7. The method according to claim 1, characterized in that, The method further includes: The abnormal behavior warning signal is pushed to the monitoring terminal for display; And / or, automatically trigger on-site inspection instructions targeting the vehicle identification based on the key suspected vehicle.

8. A device for early warning of abnormal behavior of vehicles converted from commercial to non-commercial use, characterized in that, include: The data acquisition and preprocessing unit is used to acquire raw vehicle passage data containing vehicle identification, vehicle attributes and passage time and space information, and after preprocessing, generate a standardized vehicle passage record set. The extraction and construction unit is used to extract multi-dimensional trajectory features based on the standardized vehicle passage record set, with the hour as the basic time unit, and to aggregate the multi-dimensional trajectory features of each hour within a single day in chronological order to construct a daily spatiotemporal behavior feature vector that characterizes the spatiotemporal evolution law of vehicles throughout the entire time period. The operation behavior identification unit is used to identify the operation behavior of the vehicle to be detected as a commercial vehicle using the daily spatiotemporal behavior feature vector of the vehicle to be detected as a commercial vehicle, and to obtain a daily suspicion score of the similarity between the daily behavior of the vehicle to be detected as a commercial vehicle and the abnormal operation mode. The early warning unit is used to count the cumulative frequency of the daily suspicion score exceeding a preset threshold within a preset period. If the cumulative frequency reaches the preset frequency threshold, an abnormal behavior early warning signal containing vehicle identification and key suspected vehicles is generated.

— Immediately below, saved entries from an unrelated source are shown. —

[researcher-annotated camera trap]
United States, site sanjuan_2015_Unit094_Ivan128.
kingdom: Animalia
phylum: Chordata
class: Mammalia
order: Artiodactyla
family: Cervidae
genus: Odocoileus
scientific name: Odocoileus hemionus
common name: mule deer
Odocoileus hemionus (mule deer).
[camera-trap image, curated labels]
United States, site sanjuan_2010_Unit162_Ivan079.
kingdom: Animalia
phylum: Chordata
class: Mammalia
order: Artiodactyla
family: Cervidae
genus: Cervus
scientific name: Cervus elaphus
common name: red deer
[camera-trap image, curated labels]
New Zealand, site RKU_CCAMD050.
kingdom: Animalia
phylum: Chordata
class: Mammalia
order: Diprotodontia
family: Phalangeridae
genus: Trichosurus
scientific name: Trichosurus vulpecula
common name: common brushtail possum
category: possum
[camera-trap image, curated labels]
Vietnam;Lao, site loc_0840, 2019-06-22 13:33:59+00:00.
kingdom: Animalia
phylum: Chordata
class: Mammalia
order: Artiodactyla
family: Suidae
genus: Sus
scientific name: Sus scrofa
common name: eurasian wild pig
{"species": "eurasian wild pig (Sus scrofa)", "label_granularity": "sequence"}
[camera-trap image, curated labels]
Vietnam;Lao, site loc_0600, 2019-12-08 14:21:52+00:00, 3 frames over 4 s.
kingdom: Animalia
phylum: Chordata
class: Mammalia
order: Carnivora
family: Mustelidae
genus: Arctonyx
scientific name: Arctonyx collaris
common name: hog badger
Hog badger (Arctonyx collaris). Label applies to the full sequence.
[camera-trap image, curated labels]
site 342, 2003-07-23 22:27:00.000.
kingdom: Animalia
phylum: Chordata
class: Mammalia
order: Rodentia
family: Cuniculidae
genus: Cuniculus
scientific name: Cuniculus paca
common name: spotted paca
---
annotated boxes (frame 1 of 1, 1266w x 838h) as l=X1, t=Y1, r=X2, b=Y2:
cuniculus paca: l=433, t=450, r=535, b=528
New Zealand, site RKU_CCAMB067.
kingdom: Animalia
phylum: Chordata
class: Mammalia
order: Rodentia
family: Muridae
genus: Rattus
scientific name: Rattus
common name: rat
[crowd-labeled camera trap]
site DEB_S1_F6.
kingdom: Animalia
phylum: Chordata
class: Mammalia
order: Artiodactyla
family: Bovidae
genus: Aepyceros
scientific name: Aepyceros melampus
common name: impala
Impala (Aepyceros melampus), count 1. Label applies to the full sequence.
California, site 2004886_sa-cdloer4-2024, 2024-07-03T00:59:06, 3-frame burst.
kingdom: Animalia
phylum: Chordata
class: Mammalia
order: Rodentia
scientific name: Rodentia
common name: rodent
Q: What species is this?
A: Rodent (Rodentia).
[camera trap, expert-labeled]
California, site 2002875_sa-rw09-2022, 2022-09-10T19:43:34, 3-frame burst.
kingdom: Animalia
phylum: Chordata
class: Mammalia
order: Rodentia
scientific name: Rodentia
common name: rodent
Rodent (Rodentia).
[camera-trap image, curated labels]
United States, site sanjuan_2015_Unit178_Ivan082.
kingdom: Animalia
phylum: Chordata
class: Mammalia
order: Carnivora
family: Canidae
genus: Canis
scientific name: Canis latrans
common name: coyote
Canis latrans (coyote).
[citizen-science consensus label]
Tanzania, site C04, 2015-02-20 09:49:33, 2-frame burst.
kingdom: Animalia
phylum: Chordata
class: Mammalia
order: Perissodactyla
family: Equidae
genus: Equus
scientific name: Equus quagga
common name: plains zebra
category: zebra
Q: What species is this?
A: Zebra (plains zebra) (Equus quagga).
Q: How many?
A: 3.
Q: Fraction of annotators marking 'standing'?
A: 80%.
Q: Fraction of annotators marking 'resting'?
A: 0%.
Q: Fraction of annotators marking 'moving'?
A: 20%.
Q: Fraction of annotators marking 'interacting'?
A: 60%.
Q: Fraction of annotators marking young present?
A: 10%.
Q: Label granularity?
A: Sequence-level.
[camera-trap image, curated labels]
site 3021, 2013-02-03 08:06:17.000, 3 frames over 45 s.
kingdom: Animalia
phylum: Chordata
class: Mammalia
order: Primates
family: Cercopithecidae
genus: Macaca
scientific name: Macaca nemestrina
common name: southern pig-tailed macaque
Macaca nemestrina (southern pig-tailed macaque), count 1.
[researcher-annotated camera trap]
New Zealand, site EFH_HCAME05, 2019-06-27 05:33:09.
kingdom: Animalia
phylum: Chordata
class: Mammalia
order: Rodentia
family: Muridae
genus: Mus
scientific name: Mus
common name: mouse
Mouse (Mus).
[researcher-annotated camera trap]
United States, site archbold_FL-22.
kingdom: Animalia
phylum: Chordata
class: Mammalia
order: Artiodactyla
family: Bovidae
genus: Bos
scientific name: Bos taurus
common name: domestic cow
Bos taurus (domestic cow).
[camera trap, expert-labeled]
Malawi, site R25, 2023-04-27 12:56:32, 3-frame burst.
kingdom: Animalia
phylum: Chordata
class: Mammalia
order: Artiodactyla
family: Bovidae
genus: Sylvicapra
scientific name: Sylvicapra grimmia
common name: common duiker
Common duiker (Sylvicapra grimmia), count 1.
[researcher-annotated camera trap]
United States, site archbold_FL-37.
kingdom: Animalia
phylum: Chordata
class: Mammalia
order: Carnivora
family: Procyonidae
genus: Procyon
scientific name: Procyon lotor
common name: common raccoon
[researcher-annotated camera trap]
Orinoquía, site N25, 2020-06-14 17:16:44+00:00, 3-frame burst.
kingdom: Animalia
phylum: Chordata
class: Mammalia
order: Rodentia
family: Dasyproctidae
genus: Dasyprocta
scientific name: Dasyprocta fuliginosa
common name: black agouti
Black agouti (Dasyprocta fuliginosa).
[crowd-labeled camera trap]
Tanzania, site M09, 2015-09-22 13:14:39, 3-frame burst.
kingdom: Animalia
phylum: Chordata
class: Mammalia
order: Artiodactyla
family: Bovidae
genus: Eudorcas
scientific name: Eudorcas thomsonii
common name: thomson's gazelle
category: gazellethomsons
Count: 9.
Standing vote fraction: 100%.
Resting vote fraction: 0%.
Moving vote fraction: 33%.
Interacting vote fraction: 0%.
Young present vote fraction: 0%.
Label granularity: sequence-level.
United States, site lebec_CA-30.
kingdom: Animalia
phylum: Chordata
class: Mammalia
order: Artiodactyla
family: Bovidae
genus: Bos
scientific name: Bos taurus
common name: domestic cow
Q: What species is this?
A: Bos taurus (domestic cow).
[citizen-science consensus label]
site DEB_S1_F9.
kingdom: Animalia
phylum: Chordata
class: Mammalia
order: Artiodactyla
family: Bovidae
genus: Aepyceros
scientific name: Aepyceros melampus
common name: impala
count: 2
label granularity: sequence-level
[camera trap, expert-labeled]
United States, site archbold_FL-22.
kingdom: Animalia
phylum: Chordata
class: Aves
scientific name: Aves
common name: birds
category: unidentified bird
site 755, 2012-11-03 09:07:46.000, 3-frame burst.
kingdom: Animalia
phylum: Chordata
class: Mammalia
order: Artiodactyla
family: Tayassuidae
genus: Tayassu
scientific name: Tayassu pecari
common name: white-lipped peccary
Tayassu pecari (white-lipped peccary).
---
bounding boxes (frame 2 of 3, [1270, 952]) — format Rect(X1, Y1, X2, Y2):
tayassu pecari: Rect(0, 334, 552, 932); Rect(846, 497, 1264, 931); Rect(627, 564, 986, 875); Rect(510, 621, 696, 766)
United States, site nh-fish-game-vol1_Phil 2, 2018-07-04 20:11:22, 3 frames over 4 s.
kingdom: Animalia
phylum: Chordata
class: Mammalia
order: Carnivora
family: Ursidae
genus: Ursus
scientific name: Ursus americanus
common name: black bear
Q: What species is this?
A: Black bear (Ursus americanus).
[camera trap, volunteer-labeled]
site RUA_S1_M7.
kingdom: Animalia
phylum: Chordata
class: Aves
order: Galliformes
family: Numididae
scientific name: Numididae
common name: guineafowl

9. An electronic device comprising a memory and a processor, wherein the memory stores a computer program executable on the processor, characterized in that, When the processor executes the computer program, it implements the method of any one of claims 1 to 7.

10. A computer-readable storage medium storing a computer program thereon, characterized in that, The computer program is executed by the processor to perform the method of any one of claims 1 to 7.